# Hunterdon County loves chipseal!



## jmoryl (Sep 5, 2004)

Went for a nice ride from Princeton, up into the Sourlands, then to Lambertville, and back to Princeton. Sorry to say that Hunterdon County has applied chipseal to part of Goat Hill Rd., Valley and Pleasant Valley (plus some other roads going off to the sides) - be careful, especially around the intersections, for loose gravel. Otherwise, they have made some well tamped down chipseal roads annoying again.
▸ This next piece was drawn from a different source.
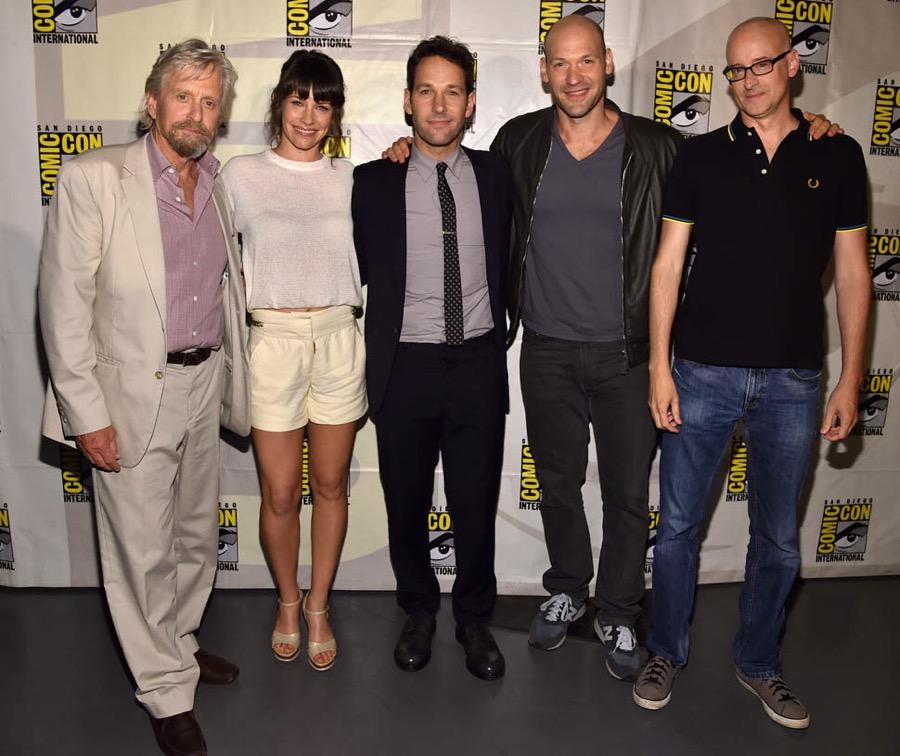 ant man, movie, marvel, hollywood, ภาพยนตร์, หนัง, รีวิว, pantip, Paul Rudd, blogger, บล็อกเกอร์, บล็อกเกอร์ผู้ชาย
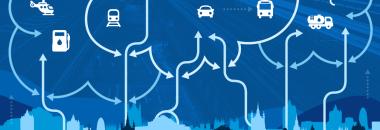 Future Processing on IoT transport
Also, it looks like they have warning signs for "loose gravel" on Long Hill (near Amwell) so they may be preparing to do some work there as well.


----------



## AlanE (Jan 22, 2002)

Application of chip & seal in Hunterdon and nearby counties is done every year, usually in late summer and early fall. I encounterd my first chip & sealed road for 2011 last Thursday - Rick Road in Alexandria Twsp - but I have to say they did a good job. They seemed to use a finer gravel than usual and it was a light application. 
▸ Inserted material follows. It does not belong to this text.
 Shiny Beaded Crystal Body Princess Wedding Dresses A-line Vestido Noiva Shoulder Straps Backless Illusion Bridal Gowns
BTW, chip & seal is usually done on roads maintained by the indiviual townships and very rarely done on county roads. All of the roads mentioned in the OP are township roads. Only Goat Hill is actually in Hunterdon County. Valley & Pleasant Valley are in Mercer. Long Hill is Somerset.


----------



## crazyc (Jun 5, 2008)

Over here in SE PA they just love chip & seal. On one of my favorite routes they
put down the tar then dropped about an inch of stone on top. Even a week later it was like riding on a loose gravel road. Then 2 miles later at the start of a down hill hill section they post a "proceeed at your own risk" sign. How the heck can you fix a road then post 
a sign like that. I won't be going that way for a while.


----------



## jmoryl (Sep 5, 2004)

AlanE said:


> Application of chip & seal in Hunterdon and nearby counties is done every year, usually in late summer and early fall. I encounterd my first chip & sealed road for 2011 last Thursday - Rick Road in Alexandria Twsp - but I have to say they did a good job. They seemed to use a finer gravel than usual and it was a light application.
> 
> BTW, chip & seal is usually done on roads maintained by the indiviual townships and very rarely done on county roads. All of the roads mentioned in the OP are township roads. Only Goat Hill is actually in Hunterdon County. Valley & Pleasant Valley are in Mercer. Long Hill is Somerset.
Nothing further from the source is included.